━━ Data for processing ━━
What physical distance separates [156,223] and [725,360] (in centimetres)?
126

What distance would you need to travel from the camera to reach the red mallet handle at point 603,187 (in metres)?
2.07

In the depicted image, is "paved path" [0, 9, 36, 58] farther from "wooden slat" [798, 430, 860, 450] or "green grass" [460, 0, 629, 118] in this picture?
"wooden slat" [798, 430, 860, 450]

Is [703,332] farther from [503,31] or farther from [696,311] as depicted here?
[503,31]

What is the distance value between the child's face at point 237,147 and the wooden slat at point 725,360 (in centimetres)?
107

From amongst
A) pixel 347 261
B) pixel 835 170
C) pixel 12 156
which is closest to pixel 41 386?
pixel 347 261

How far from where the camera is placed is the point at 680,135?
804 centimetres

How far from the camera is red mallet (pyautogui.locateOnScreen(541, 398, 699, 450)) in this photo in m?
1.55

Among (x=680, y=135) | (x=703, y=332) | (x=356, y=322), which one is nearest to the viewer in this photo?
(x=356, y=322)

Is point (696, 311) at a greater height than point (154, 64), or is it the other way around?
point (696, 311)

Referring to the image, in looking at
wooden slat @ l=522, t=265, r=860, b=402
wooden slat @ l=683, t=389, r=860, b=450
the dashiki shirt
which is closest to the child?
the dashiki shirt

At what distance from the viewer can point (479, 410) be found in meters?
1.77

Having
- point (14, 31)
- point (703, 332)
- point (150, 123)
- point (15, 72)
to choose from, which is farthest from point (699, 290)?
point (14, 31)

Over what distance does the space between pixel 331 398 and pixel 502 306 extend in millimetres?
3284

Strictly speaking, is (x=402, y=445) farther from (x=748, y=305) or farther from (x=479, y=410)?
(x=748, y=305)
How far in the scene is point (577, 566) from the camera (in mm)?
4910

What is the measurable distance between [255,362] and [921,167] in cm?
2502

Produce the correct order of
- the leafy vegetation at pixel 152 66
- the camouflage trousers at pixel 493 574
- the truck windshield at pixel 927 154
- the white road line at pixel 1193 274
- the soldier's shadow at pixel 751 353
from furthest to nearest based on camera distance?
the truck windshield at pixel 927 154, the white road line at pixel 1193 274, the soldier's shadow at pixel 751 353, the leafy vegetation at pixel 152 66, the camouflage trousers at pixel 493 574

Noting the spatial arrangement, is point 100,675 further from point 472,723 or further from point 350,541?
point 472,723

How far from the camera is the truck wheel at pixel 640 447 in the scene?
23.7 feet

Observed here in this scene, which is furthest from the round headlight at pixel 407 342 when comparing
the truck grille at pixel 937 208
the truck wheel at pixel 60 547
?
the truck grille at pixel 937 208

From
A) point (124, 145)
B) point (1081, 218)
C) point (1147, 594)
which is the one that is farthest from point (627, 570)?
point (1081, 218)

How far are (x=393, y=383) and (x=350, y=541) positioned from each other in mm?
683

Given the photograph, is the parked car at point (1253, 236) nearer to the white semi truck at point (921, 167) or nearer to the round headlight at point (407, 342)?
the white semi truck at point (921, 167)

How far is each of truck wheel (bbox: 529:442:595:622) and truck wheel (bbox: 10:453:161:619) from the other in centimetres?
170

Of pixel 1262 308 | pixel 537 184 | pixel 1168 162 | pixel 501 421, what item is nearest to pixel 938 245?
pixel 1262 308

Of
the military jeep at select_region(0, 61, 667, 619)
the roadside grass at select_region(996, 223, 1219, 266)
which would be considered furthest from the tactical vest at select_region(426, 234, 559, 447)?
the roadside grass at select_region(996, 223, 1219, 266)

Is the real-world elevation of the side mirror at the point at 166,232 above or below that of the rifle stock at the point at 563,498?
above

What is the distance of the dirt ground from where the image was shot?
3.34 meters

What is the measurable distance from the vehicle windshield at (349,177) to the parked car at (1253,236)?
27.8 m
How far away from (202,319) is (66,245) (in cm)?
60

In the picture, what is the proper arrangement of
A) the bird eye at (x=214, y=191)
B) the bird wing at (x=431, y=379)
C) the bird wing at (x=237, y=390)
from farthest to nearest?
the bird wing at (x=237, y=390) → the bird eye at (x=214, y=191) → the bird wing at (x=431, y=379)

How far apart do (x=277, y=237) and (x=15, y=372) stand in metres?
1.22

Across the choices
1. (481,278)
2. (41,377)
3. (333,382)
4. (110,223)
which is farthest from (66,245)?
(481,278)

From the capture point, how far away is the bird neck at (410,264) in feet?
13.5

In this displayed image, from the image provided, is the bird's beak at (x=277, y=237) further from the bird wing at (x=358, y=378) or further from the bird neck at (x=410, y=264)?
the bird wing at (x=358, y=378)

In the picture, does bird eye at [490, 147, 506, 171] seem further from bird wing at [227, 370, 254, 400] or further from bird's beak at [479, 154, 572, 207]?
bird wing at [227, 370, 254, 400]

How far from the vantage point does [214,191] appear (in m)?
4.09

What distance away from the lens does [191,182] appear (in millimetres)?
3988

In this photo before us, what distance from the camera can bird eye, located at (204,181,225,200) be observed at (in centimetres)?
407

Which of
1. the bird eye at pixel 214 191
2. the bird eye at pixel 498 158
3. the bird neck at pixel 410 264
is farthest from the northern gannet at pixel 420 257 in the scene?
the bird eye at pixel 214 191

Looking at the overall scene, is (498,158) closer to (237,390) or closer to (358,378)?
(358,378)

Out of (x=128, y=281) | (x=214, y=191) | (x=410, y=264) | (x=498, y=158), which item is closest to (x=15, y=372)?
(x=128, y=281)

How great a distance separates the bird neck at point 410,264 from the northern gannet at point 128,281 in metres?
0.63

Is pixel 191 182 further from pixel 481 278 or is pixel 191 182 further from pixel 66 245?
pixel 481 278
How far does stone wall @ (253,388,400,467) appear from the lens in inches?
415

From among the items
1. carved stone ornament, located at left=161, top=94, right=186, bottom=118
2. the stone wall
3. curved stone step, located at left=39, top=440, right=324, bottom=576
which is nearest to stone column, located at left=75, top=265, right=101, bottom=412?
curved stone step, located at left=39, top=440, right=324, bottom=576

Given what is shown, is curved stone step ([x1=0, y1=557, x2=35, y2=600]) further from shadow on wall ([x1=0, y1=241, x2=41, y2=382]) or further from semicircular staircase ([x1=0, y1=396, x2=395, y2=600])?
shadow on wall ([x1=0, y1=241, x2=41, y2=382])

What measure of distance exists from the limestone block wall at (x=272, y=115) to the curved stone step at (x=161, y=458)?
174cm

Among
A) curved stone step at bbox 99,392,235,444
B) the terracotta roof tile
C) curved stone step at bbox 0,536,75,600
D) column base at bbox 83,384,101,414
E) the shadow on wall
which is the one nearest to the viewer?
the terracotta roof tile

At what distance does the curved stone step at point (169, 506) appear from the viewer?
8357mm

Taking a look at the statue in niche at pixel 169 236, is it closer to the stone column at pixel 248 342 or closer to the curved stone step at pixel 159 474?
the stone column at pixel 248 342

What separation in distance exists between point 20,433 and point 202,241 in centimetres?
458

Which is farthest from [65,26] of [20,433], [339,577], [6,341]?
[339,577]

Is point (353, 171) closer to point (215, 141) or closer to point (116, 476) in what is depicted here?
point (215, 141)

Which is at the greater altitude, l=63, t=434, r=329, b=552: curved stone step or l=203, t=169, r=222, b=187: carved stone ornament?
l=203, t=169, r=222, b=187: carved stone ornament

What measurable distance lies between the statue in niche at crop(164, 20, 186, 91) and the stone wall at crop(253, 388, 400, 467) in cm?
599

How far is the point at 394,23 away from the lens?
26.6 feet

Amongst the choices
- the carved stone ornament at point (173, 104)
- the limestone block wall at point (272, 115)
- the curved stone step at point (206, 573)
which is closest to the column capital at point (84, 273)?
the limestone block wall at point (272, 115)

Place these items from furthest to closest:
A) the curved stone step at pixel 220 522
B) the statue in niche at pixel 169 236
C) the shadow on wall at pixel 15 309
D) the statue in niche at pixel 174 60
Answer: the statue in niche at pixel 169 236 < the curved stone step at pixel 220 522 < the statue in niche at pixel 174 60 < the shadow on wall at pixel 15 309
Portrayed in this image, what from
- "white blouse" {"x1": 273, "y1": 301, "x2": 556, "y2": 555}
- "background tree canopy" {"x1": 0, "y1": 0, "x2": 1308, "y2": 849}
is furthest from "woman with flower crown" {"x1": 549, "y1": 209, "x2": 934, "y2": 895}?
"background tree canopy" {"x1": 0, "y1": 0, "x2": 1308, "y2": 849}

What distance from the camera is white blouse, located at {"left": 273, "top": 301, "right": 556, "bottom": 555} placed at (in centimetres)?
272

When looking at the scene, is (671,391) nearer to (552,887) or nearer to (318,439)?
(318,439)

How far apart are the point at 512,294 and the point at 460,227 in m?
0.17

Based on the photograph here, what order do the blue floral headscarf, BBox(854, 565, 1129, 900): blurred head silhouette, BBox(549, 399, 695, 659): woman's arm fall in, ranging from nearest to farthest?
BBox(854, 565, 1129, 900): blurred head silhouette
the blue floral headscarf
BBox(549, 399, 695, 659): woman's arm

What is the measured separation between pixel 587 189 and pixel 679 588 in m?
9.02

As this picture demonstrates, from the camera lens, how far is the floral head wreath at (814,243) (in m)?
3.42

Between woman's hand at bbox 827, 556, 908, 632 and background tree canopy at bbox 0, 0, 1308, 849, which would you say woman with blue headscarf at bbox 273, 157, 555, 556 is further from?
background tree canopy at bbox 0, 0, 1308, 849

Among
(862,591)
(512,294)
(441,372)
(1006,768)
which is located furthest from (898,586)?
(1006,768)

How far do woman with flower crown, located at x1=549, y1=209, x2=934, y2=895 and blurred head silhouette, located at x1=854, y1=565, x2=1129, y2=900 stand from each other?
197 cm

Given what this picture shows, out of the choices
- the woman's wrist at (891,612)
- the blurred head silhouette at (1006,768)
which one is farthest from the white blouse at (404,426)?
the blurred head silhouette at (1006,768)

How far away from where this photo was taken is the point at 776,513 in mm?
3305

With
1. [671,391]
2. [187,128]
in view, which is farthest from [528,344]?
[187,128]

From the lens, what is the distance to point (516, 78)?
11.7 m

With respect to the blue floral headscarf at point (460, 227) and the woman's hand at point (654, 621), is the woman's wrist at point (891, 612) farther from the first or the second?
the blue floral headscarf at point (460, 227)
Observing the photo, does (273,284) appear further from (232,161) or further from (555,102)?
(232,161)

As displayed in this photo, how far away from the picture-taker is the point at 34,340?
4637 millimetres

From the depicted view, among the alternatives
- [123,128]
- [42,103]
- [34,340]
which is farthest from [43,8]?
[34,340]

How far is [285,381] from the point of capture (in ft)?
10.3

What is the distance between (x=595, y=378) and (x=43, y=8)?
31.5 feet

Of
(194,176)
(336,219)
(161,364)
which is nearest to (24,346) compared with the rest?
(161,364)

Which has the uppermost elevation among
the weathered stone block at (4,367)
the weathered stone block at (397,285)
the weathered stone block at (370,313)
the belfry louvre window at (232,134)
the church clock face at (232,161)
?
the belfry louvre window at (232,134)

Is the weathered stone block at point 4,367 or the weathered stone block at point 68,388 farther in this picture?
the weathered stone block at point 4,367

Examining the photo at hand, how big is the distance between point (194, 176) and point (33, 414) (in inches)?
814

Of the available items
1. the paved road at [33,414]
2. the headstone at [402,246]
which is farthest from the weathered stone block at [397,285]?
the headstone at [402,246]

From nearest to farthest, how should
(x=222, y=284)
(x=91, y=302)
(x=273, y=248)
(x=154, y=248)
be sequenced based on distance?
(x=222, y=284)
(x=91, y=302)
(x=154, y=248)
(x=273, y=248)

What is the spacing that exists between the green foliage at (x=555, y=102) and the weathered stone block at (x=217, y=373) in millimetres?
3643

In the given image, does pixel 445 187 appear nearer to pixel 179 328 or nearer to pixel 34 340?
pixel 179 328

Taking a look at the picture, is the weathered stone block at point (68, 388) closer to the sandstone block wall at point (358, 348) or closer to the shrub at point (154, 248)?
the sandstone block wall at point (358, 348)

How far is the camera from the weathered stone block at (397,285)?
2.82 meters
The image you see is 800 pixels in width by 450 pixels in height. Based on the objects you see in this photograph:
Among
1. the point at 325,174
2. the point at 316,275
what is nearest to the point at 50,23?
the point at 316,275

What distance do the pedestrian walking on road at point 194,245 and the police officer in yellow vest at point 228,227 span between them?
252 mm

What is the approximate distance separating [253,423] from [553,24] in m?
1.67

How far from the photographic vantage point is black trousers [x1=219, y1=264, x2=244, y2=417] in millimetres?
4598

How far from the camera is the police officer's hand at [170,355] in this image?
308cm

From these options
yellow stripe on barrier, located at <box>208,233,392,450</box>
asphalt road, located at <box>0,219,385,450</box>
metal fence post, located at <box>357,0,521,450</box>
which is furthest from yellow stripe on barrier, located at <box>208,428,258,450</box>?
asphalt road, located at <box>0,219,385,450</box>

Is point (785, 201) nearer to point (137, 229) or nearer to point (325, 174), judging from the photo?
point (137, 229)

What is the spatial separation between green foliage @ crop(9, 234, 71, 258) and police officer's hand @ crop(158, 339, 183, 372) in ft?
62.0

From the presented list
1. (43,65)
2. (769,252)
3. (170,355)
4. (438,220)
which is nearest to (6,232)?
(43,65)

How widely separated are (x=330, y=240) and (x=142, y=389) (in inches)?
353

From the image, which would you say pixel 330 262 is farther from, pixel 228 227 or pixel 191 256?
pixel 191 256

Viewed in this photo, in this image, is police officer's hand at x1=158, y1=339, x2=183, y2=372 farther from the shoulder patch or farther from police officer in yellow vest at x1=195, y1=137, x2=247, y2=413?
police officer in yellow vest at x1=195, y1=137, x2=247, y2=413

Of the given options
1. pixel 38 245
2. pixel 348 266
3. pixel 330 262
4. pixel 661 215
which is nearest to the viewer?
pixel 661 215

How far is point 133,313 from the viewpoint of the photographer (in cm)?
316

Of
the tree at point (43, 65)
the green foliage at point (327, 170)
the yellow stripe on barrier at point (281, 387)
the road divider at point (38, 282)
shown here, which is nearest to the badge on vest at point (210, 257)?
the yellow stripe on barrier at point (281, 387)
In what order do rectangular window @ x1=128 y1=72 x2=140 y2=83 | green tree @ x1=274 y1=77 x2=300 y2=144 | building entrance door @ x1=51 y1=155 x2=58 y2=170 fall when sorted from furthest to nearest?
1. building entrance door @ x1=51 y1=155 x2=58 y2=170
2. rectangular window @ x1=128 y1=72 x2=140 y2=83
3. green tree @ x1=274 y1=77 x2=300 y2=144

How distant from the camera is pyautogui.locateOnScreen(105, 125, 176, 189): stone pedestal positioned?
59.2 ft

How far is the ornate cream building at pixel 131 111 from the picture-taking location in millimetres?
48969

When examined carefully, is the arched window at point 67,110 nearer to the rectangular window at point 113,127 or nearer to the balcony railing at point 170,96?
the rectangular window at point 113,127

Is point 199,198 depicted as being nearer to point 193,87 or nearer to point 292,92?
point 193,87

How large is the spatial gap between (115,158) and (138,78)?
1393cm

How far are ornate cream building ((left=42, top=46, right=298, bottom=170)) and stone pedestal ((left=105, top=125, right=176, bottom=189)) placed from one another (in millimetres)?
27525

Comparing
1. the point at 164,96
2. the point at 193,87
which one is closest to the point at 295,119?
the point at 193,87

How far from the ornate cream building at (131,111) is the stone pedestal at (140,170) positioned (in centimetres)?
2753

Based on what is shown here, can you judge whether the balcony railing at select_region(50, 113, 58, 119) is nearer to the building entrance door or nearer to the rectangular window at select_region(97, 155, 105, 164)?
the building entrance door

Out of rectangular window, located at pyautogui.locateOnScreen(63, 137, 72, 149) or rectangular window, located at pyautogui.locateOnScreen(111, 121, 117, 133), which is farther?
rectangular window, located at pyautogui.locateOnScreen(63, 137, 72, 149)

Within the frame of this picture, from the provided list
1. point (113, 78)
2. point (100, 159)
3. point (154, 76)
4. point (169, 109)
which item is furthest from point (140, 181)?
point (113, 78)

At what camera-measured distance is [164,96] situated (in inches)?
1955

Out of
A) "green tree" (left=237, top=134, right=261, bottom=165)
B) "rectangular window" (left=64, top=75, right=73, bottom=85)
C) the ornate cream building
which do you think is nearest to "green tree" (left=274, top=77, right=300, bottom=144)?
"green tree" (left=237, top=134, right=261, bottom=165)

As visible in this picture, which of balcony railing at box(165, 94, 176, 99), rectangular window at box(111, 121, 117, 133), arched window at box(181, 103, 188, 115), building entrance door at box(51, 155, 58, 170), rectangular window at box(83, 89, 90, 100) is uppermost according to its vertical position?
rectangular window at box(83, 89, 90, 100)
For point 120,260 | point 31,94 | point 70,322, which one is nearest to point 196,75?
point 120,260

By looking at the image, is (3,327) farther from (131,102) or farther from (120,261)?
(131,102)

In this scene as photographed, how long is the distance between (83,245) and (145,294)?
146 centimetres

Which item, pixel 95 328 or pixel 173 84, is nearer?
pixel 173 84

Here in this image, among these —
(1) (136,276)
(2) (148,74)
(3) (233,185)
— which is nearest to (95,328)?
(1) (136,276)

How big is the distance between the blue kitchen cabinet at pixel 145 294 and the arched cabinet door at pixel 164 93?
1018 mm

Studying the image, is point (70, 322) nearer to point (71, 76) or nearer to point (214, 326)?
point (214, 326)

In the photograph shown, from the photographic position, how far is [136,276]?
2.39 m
━━━
Repeat only the stretch of lines starting at the one containing "Within the frame" and running to the final line of the entries above.

Within the frame of this picture, from the provided list
1. point (113, 78)
2. point (100, 159)
3. point (154, 76)
4. point (169, 109)
which item is furthest from point (140, 181)?
point (113, 78)

At what camera-measured distance is [164,96] situated (in inches)?
1955

Out of
A) "green tree" (left=237, top=134, right=261, bottom=165)
B) "rectangular window" (left=64, top=75, right=73, bottom=85)
C) the ornate cream building
which do you think is nearest to "green tree" (left=274, top=77, right=300, bottom=144)?
"green tree" (left=237, top=134, right=261, bottom=165)

As visible in this picture, which of balcony railing at box(165, 94, 176, 99), rectangular window at box(111, 121, 117, 133), arched window at box(181, 103, 188, 115), building entrance door at box(51, 155, 58, 170), rectangular window at box(83, 89, 90, 100) is uppermost according to its vertical position?
rectangular window at box(83, 89, 90, 100)
For point 120,260 | point 31,94 | point 70,322, which one is nearest to point 196,75?
point 120,260

By looking at the image, is (3,327) farther from (131,102) or farther from (120,261)?
(131,102)

In this scene as photographed, how long is the distance between (83,245) and (145,294)?
146 centimetres

Which item, pixel 95 328 or pixel 173 84, is nearer?
pixel 173 84

Here in this image, among these —
(1) (136,276)
(2) (148,74)
(3) (233,185)
— which is nearest to (95,328)?
(1) (136,276)

How big is the distance between the blue kitchen cabinet at pixel 145 294 and the arched cabinet door at pixel 164 93?
1018 mm

Studying the image, is point (70, 322) nearer to point (71, 76) or nearer to point (214, 326)?
point (214, 326)

In the photograph shown, from the photographic position, how far is [136,276]?
2.39 m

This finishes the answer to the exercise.